Hazelcast configuration

The most basic Hazelcast settings can be edited in Configuration.xml, while more advanced settings such as SSL encryption must be configured in /WEB-INF/Hazelcast.xml

When Management Console starts, it creates a Hazelcast node on port 5701 (or the next available port that is available). By default this Hazelcast node will bind to IP address 127.0.0.1. You will have to change the bind address to a public IP/host name before it can participate in a cluster. This is done by modifying the interface property of the cluster bean in Configuration.xml. It might look like this:

    <bean id="cluster" class="com.kapowtech.mc.config.ClusterConfig" >
        <property name="port" value="26000"/>
        <property name="interface" value="10.0.0.*"/>
    .......
    </bean>

The * is used as a wildcard, in this case the application will try bind to the 'first' interface that has an IP address starting with 10.0.0. It is possible, but not recommended to use *.*.*.* as you may end up binding to 127.0.0.1, or another virtual interface.

When you start additional instances of Management Console, their Hazelcast instances will try to find any existing Hazelcast node and join the cluster. This discovery can be done through multicast or through TCP/IP.

To use multicast discovery you must modify the cluster bean in Configuration.xml. This is done my un-commenting the following line

    <property name="joinConfig" ref="multicastCluster"/>

multicastCluster is a reference to the multicastCluster bean, which defines the multicast group and port. You may change it to fit your network topology.

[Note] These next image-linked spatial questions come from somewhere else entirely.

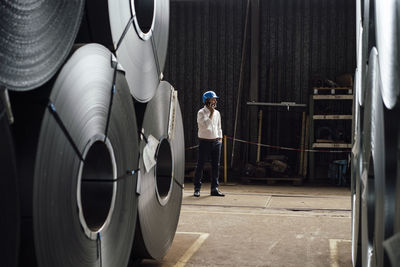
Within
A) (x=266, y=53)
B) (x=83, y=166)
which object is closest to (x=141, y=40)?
(x=83, y=166)

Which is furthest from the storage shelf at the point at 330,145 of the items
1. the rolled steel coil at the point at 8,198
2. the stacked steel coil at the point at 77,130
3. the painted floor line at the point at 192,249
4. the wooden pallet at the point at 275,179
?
the rolled steel coil at the point at 8,198

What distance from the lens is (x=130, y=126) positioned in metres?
2.44

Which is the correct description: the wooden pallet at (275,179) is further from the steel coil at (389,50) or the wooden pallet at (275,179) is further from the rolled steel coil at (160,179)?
the steel coil at (389,50)

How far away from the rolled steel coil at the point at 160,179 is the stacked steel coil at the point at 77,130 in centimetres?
2

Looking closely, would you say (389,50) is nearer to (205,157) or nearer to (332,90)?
(205,157)

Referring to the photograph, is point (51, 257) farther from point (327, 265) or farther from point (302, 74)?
point (302, 74)

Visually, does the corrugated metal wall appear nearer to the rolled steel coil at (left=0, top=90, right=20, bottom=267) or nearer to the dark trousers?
the dark trousers

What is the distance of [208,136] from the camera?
22.4ft

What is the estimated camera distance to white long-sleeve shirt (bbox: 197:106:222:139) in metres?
6.71

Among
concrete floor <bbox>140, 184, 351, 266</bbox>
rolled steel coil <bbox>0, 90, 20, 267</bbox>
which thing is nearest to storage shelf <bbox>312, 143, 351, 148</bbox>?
concrete floor <bbox>140, 184, 351, 266</bbox>

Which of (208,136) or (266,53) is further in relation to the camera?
(266,53)

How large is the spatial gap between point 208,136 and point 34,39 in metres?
5.37

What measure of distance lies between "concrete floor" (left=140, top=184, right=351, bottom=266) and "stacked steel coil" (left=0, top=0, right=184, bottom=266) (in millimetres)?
841

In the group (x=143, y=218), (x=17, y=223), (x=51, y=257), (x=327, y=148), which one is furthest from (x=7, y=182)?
(x=327, y=148)
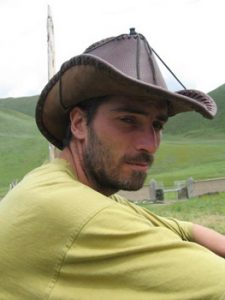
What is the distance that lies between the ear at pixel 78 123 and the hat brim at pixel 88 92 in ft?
0.10

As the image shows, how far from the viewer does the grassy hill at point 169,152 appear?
5263 cm

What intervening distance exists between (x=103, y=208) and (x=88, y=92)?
1.82 feet

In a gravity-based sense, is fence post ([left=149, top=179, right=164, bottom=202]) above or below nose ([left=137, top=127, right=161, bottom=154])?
below

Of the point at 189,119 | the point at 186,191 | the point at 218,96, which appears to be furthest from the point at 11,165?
the point at 218,96

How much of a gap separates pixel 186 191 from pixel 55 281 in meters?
24.4

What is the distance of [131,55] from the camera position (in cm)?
210

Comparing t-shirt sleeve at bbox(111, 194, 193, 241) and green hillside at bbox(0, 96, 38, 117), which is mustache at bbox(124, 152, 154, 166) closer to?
t-shirt sleeve at bbox(111, 194, 193, 241)

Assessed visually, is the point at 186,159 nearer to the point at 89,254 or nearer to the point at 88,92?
the point at 88,92

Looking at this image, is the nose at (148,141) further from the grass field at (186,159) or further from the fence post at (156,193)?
the grass field at (186,159)

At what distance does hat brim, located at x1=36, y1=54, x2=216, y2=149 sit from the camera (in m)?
1.93

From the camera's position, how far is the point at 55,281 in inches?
66.9

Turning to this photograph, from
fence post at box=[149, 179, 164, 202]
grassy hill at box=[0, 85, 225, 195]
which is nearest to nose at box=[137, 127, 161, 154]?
fence post at box=[149, 179, 164, 202]

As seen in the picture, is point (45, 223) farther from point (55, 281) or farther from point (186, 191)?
point (186, 191)

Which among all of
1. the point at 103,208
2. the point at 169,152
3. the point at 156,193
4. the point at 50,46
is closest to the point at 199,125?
the point at 169,152
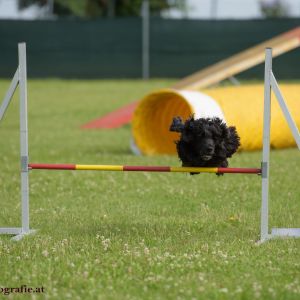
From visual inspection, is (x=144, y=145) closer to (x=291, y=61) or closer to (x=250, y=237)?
(x=250, y=237)

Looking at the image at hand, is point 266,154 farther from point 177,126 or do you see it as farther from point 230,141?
point 177,126

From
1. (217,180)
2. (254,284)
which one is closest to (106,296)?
(254,284)

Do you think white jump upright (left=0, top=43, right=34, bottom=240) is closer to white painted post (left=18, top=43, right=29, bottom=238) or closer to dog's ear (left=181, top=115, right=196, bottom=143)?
white painted post (left=18, top=43, right=29, bottom=238)

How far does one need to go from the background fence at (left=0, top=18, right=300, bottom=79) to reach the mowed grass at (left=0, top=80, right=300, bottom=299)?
612 inches

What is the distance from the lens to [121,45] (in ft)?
87.2

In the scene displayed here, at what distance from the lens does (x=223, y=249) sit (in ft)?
16.8

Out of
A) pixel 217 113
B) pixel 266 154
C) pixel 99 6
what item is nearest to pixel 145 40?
pixel 217 113

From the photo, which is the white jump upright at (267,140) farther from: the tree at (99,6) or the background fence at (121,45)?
the tree at (99,6)

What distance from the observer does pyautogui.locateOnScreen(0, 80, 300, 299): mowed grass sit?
4293mm

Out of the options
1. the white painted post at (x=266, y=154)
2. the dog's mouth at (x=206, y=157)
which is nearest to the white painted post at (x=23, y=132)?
the dog's mouth at (x=206, y=157)

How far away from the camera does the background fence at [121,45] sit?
85.5 feet

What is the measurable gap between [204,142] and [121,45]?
70.7 feet

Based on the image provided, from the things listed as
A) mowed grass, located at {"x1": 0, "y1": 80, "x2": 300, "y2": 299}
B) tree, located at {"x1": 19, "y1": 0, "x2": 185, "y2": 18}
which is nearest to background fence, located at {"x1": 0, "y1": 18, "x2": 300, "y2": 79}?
tree, located at {"x1": 19, "y1": 0, "x2": 185, "y2": 18}

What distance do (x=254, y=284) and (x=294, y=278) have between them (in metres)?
0.31
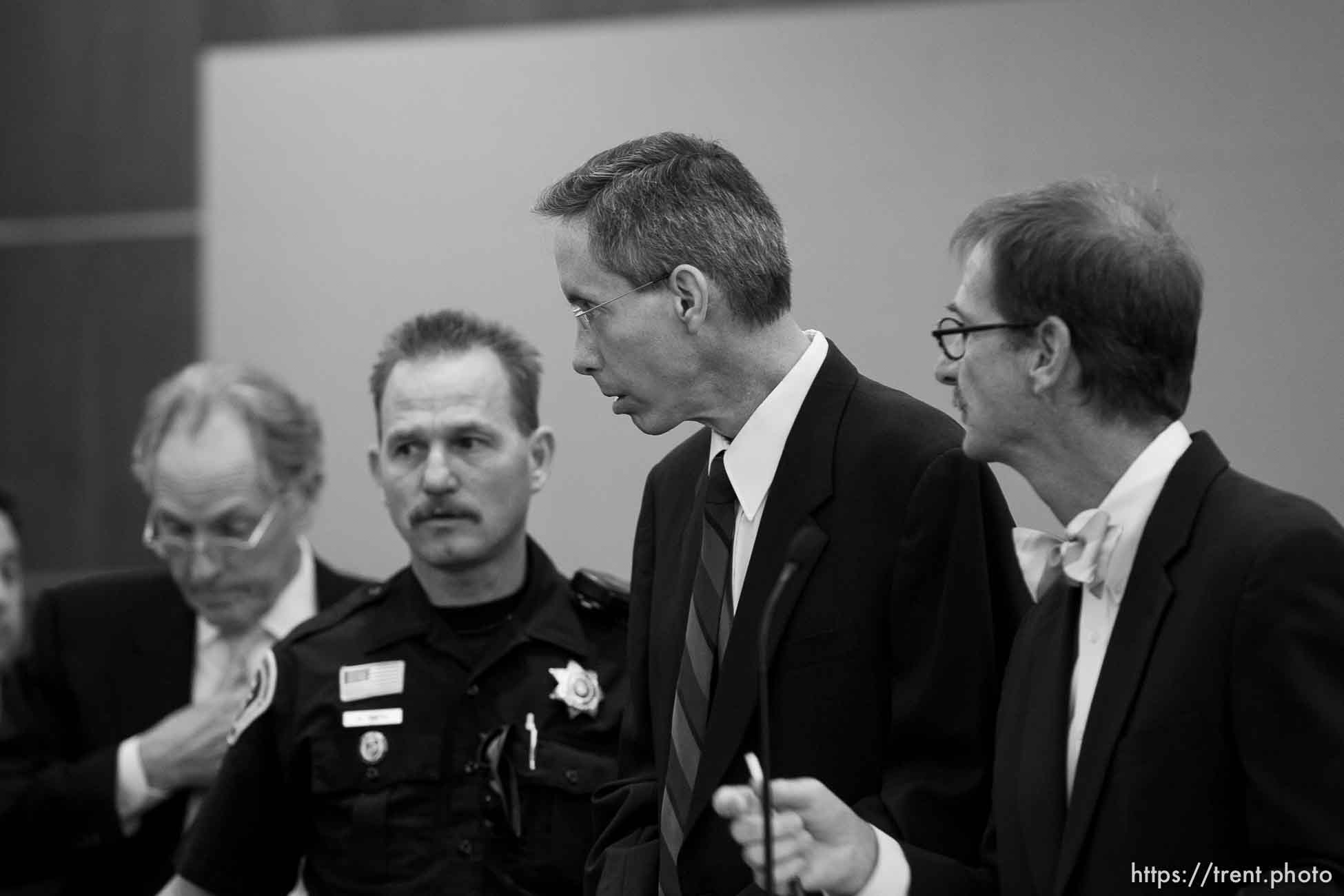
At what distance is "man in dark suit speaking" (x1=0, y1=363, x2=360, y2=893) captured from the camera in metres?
3.71

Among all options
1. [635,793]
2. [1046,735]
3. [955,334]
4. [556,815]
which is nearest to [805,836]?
[1046,735]

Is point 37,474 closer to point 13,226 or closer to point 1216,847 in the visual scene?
point 13,226

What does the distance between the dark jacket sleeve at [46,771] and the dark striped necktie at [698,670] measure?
69.6 inches

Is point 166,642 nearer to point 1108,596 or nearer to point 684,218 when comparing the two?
point 684,218

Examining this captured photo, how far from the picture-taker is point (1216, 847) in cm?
192

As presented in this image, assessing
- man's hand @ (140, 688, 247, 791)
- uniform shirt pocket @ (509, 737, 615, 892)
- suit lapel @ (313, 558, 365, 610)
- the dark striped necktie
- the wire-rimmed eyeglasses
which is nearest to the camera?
the dark striped necktie

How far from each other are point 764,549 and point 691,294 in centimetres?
36

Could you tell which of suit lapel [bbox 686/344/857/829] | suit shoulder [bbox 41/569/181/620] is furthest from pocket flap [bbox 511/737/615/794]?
suit shoulder [bbox 41/569/181/620]

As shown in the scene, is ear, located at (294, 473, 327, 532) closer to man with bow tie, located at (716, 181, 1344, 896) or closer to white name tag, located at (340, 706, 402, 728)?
white name tag, located at (340, 706, 402, 728)

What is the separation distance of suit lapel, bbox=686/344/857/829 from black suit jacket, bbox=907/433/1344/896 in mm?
360

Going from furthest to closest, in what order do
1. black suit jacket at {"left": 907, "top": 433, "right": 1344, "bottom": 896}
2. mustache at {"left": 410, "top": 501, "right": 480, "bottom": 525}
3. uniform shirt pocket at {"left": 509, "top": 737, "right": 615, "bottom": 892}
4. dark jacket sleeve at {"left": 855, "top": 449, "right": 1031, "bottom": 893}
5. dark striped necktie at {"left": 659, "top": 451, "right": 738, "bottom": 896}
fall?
1. mustache at {"left": 410, "top": 501, "right": 480, "bottom": 525}
2. uniform shirt pocket at {"left": 509, "top": 737, "right": 615, "bottom": 892}
3. dark striped necktie at {"left": 659, "top": 451, "right": 738, "bottom": 896}
4. dark jacket sleeve at {"left": 855, "top": 449, "right": 1031, "bottom": 893}
5. black suit jacket at {"left": 907, "top": 433, "right": 1344, "bottom": 896}

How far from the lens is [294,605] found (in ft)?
12.5

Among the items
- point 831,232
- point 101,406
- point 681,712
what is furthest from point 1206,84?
point 101,406

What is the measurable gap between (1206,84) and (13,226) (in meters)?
3.92
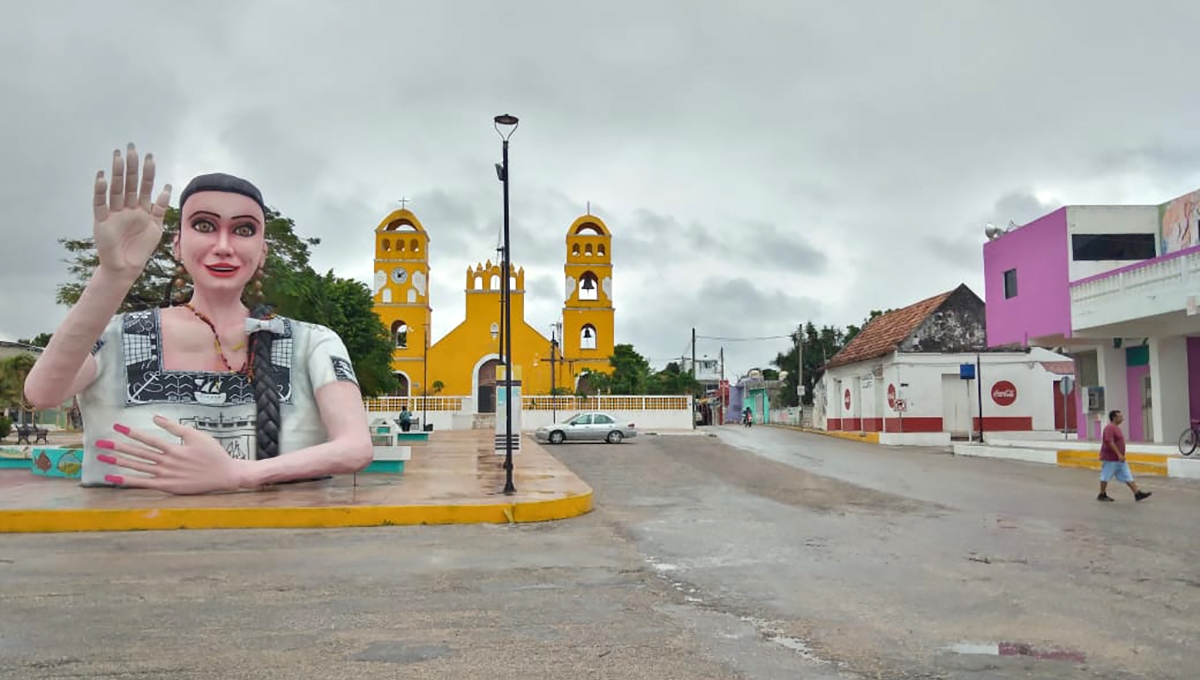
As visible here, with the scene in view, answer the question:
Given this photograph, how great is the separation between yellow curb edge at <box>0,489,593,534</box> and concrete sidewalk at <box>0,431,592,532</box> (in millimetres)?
11

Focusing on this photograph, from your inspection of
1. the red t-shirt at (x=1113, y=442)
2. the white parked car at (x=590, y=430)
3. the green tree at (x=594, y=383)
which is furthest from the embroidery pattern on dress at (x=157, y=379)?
the green tree at (x=594, y=383)

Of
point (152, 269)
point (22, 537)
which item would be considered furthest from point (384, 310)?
point (22, 537)

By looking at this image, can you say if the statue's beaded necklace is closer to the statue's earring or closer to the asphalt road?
the asphalt road

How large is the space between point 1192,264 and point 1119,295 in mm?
2504

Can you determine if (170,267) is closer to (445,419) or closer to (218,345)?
(218,345)

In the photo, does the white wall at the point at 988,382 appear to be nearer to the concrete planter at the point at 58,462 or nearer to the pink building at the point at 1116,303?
the pink building at the point at 1116,303

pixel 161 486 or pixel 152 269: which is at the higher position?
pixel 152 269

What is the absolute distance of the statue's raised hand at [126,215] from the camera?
7.93m

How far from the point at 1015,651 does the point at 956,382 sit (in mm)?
32447

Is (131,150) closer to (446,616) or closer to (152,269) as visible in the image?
(446,616)

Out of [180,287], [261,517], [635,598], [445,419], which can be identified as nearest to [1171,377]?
[635,598]

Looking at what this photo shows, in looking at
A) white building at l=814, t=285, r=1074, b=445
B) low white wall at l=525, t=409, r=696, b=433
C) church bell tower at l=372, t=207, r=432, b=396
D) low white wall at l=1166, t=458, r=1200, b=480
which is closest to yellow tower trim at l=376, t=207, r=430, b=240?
church bell tower at l=372, t=207, r=432, b=396

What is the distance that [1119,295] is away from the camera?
2100 cm

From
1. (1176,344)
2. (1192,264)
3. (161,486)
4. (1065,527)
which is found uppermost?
(1192,264)
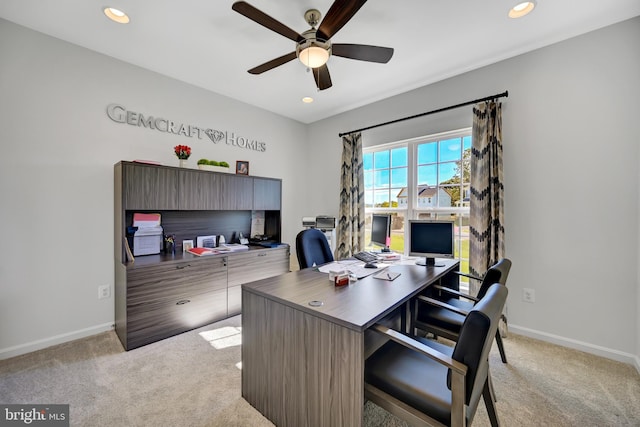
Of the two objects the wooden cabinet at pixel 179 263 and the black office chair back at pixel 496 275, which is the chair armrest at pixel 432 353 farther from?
the wooden cabinet at pixel 179 263

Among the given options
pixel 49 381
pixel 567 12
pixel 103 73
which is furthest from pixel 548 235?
pixel 103 73

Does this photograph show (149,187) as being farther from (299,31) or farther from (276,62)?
(299,31)

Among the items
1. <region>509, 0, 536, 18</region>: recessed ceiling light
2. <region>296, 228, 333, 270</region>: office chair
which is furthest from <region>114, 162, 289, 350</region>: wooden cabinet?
<region>509, 0, 536, 18</region>: recessed ceiling light

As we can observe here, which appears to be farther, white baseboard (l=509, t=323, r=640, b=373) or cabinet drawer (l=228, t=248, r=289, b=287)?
cabinet drawer (l=228, t=248, r=289, b=287)

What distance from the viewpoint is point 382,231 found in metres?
2.74

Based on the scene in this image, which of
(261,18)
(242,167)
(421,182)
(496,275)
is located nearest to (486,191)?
(421,182)

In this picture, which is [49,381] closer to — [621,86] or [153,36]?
[153,36]

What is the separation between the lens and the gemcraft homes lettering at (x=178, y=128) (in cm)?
266

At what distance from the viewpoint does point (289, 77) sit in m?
3.04

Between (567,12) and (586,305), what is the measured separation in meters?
2.44

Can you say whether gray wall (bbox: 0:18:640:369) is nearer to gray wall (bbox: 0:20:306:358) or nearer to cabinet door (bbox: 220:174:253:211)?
gray wall (bbox: 0:20:306:358)

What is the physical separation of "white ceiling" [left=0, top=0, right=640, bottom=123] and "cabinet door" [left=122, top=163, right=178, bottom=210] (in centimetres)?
117

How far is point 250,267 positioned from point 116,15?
102 inches

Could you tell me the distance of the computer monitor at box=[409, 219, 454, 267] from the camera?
2154 millimetres
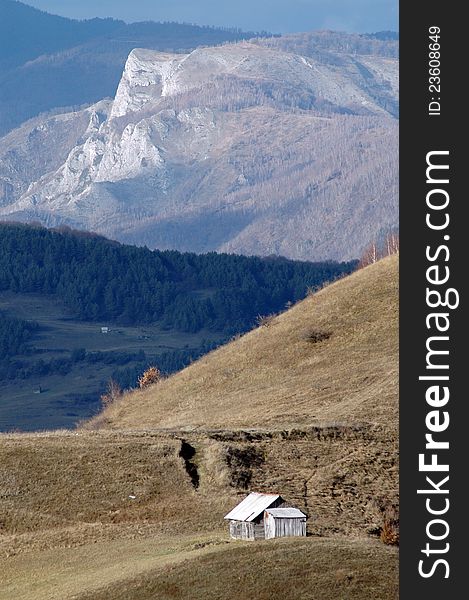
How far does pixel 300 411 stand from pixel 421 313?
149 ft

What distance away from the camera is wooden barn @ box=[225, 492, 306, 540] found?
41156 millimetres

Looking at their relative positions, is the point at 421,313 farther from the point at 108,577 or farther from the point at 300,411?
the point at 300,411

If your network doesn't allow multicast you will have to use the tcpCluster. That is done by un-commenting this line instead:

    <property name="joinConfig" ref="tcpCluster"/>

The tcpCluster bean contains a list of TcpPeer, one for each other Hazelcast node. If you use the same TCP port for all Hazelcast nodes you don't need to specify a port number (each node will assume that its peers are running on the same port as itself). If you have two nodes configured in a TCP cluster it could look like this:

    <bean id="tcpCluster" class="com.kapowtech.mc.config.TcpJoinConfig">
        <property name="peers">
            <list>
                <bean class="com.kapowtech.mc.config.TcpPeer">
                    <property name="host" value="10.0.0.25"/>
                </bean>
                <bean class="com.kapowtech.mc.config.TcpPeer">
                    <property name="host" value="10.0.0.26"/>
                </bean>
            </list>
        </property>
    </bean>

Notice that both nodes are in the list. This means that regardless which node starts first it will be able to find its peer. It also allows you to use identical Configuration.xml files in both applications. Also, TCP ports numbers are not defined, so each peer will try to connect to the other one on the same port as it is listening on itself.

Application Nodes

You can verify that the application is properly clustered by going to the Projects tab, and look at the Application Nodes section in the bottom of the page. Here you should see something like this

This means that the cluster currently consists of two nodes. The interface column will list the IP/host and port that Hazelcast is using for inter-cluster communication. The Connected to column informs you which of the two nodes you are connected to at the moment. If you shut down the server you are currently connected to, you will automatically be re-routed to another live instance by the load balancer.